WORK REQUIRED:
Please reproduce every one of the records below word for word, line by line.

╭─ EXTRACTED ENTRIES

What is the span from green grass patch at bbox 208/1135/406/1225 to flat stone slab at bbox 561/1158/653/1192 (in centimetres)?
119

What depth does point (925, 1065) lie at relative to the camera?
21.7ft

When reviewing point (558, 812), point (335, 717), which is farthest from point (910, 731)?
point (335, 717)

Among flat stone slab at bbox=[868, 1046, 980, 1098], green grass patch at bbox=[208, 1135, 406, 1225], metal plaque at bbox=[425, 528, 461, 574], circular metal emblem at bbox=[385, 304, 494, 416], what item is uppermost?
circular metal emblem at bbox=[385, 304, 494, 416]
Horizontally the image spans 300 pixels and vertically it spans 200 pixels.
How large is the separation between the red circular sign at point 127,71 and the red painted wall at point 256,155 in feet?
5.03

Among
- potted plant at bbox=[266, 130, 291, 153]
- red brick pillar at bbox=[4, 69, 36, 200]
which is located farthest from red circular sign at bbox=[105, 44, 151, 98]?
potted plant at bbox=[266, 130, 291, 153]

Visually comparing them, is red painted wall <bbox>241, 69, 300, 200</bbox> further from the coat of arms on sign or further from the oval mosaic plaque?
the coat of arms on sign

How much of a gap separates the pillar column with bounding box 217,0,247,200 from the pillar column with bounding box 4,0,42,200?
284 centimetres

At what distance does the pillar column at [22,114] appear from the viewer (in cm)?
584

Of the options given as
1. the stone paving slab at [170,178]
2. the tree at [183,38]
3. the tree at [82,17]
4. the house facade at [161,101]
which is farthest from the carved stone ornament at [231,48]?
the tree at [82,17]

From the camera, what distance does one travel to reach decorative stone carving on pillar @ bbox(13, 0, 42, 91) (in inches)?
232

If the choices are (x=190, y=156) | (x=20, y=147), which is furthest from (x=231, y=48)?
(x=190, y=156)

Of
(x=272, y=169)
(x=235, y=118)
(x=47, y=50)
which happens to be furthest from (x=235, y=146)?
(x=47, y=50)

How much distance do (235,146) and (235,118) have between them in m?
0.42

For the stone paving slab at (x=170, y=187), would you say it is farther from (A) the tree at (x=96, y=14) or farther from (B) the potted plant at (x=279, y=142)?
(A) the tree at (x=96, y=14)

╰─

COMPLETED EXERCISE:
What is the span from green grass patch at bbox 208/1135/406/1225 to flat stone slab at bbox 561/1158/653/1192 (in centimetres)?
119

What depth does point (925, 1065) lie at relative to the camera?
21.7ft

When reviewing point (558, 812), point (335, 717), which is farthest from point (910, 731)?
point (335, 717)

Among flat stone slab at bbox=[868, 1046, 980, 1098], green grass patch at bbox=[208, 1135, 406, 1225], metal plaque at bbox=[425, 528, 461, 574], circular metal emblem at bbox=[385, 304, 494, 416], what item is uppermost?
circular metal emblem at bbox=[385, 304, 494, 416]
Horizontally the image spans 300 pixels and vertically it spans 200 pixels.
How large is the separation between the red circular sign at point 127,71 and the red painted wall at point 256,155 in feet?
5.03

Among
- potted plant at bbox=[266, 130, 291, 153]
- red brick pillar at bbox=[4, 69, 36, 200]
which is located farthest from red circular sign at bbox=[105, 44, 151, 98]?
potted plant at bbox=[266, 130, 291, 153]

Visually comparing them, is red painted wall <bbox>241, 69, 300, 200</bbox> further from the coat of arms on sign or further from the oval mosaic plaque?
the coat of arms on sign

How much of a gap separates the pillar column with bounding box 217,0,247,200 from the pillar column with bounding box 4,0,42,200?
284 centimetres

At what distance does the pillar column at [22,114] appear from the viewer (in cm)?
584

Of the options given as
1. the stone paving slab at [170,178]
2. the tree at [183,38]
3. the tree at [82,17]
4. the house facade at [161,101]
which is farthest from the carved stone ornament at [231,48]?
the tree at [82,17]

From the camera, what distance does one travel to reach decorative stone carving on pillar @ bbox(13, 0, 42, 91) (in inches)?
232

If the choices are (x=190, y=156) | (x=20, y=147), which is furthest from (x=231, y=48)?
(x=190, y=156)

Of
(x=272, y=169)
(x=235, y=118)
(x=47, y=50)
which happens to be furthest from (x=235, y=146)?
(x=47, y=50)

How much distance do (235,146) and (235,118) have between them in m?
0.42

For the stone paving slab at (x=170, y=187), would you say it is farther from (A) the tree at (x=96, y=14) or farther from (B) the potted plant at (x=279, y=142)?
(A) the tree at (x=96, y=14)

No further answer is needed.